Perhaps it’s inevitable, but the current emphasis on promoting the work of female composers tends to focus on those working today, while a whole generation of female composers, born in the decade or so before the first world war, is consistently ignored. The most notable of those figures were Elizabeth Maconchy, Elisabeth Lutyens and Priaulx Rainier (who was born in South Africa, but lived in Britain for most of her life). And of that trio perhaps the most egregiously overlooked has been Lutyens, who was the first British composer to adopt 12-note technique, and who in the middle decades of the 20th century was arguably the most radical composer working in Britain.
Though Lutyens’s music was often dismissed in her lifetime, it has been quite scandalously overlooked since her death in 1983 at the age of 76. Her output was enormous – more than 150 opus numbers, not including her numerous scores for film and television – and relatively little of it is available on disc. But Martin Jones’s survey of the piano music – in meticulous, clearly affectionate performances – should fill at least one of the yawning gaps. He begins with the pieces Lutyens composed in the last years of her life, between 1972 and 1981. Two are sets of miniatures: the Seven Preludes Op 126, each with a title taken from John Keats, and the Five Impromptus Op 116, all of them tightly organised and laconic, sometimes recalling Debussy and Messiaen, sometimes Webern.
Their terseness contrasts sharply with the steady unfolding of the earliest piece here, Plenum I, and with the expansive, almost rhapsodic flourishes and echoing silences of the longest, The Great Seas.
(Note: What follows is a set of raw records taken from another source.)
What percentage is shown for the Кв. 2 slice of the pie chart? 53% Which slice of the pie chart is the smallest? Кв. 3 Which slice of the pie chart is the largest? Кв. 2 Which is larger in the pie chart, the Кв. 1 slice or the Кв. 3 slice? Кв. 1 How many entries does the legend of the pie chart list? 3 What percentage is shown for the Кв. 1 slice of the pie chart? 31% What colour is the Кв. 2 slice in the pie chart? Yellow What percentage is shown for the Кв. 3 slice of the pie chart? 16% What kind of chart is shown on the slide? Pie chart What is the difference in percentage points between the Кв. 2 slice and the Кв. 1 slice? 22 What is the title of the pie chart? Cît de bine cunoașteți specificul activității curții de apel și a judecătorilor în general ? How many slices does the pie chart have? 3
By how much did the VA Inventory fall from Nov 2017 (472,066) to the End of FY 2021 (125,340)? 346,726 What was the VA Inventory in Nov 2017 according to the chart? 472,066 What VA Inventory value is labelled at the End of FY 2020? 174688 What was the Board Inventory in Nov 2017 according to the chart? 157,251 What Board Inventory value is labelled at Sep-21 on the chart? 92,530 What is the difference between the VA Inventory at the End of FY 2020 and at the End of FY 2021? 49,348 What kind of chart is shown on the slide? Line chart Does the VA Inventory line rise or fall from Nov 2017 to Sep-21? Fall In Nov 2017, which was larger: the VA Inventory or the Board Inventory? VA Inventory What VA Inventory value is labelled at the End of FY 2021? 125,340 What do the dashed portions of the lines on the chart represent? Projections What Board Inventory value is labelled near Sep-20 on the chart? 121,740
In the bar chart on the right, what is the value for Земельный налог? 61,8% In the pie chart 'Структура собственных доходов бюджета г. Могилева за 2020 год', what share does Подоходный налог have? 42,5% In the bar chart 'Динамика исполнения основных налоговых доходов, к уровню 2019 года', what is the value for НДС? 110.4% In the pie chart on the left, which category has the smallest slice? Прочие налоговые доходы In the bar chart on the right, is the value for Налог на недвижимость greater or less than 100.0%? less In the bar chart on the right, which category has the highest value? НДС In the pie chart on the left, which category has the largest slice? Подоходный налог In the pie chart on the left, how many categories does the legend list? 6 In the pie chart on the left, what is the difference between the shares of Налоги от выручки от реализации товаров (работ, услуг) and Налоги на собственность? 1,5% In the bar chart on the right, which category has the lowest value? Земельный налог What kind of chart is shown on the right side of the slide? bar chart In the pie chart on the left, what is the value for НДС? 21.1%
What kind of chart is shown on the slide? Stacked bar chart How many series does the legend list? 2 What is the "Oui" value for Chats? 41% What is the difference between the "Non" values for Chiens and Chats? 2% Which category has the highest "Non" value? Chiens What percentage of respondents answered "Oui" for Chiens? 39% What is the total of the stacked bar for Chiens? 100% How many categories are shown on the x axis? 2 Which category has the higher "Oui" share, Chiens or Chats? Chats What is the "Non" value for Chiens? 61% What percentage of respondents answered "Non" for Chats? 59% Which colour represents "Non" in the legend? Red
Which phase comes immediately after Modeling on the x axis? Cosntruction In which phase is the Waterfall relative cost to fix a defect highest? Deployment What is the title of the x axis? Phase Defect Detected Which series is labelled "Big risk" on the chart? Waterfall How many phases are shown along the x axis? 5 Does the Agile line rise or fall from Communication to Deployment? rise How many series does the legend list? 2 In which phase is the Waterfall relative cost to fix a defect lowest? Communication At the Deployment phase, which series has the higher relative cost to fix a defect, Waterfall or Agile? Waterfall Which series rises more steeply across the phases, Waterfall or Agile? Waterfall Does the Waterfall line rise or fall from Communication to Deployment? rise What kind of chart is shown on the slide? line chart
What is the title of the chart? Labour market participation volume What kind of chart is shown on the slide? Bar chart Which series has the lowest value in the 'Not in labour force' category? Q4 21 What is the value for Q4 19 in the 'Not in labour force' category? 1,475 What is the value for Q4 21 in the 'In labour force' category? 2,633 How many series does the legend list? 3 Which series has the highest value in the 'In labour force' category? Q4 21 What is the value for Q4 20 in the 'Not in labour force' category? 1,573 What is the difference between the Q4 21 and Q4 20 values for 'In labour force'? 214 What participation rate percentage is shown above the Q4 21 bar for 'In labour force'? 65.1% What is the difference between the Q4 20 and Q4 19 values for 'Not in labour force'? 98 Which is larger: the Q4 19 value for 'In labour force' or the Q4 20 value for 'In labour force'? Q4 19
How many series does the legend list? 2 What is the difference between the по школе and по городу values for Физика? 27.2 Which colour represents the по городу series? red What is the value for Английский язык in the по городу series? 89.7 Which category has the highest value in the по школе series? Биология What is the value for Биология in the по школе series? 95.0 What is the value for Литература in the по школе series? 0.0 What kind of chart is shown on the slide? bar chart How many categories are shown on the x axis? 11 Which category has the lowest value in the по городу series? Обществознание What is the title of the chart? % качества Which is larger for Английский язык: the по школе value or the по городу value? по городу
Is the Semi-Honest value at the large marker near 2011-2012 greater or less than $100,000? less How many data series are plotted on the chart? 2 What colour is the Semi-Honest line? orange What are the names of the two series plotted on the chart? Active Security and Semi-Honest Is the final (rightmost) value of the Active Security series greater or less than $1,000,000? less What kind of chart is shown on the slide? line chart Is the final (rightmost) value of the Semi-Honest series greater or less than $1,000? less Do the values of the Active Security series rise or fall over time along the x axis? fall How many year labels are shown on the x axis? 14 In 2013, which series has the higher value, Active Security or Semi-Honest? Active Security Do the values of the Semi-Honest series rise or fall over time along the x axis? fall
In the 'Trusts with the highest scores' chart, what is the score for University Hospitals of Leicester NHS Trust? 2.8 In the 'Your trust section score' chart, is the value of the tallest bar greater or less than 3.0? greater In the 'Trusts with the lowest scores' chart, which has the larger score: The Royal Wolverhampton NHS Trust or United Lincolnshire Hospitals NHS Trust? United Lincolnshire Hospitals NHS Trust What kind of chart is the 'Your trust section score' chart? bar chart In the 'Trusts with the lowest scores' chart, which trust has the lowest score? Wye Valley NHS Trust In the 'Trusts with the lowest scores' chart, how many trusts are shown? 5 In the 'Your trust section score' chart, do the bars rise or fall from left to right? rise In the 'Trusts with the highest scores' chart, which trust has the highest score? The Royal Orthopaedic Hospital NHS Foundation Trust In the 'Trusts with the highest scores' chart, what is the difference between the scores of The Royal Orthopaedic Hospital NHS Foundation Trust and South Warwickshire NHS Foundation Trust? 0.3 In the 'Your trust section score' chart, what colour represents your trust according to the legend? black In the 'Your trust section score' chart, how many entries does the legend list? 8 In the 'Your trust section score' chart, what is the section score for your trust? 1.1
But moments of silence infiltrate that work, and they take on almost a structural role in Lutyens’ final work for piano, La Natura dell’Acqua, completed two years before her death; everything is pared right down, sometimes to a single, eloquently unadorned line.
This week’s other pick
The acerbic Lutyens was also responsible for coining the phrase “cowpat music” to describe the work of a previous generation of British composers, with their “folky-wolky melodies on the cor anglais”. Several of those who fell into her cowpat category are represented in Nicholas Daniel and the Doric String Quartet’s collection of British oboe quintets for Chandos, all of them originally composed or arranged for the peerless oboist Léon Goossens. Even if the Delius arrangements and the Vaughan Williams Folksong Studies are pretty insubstantial, Daniel’s creamy tone and unfailingly elegant phrasing are beautifully matched to all this music, and he and the Doric make strong cases for at least three of the works here – the quintets by Bax and Bliss, and Finzi’s beautiful Interlude.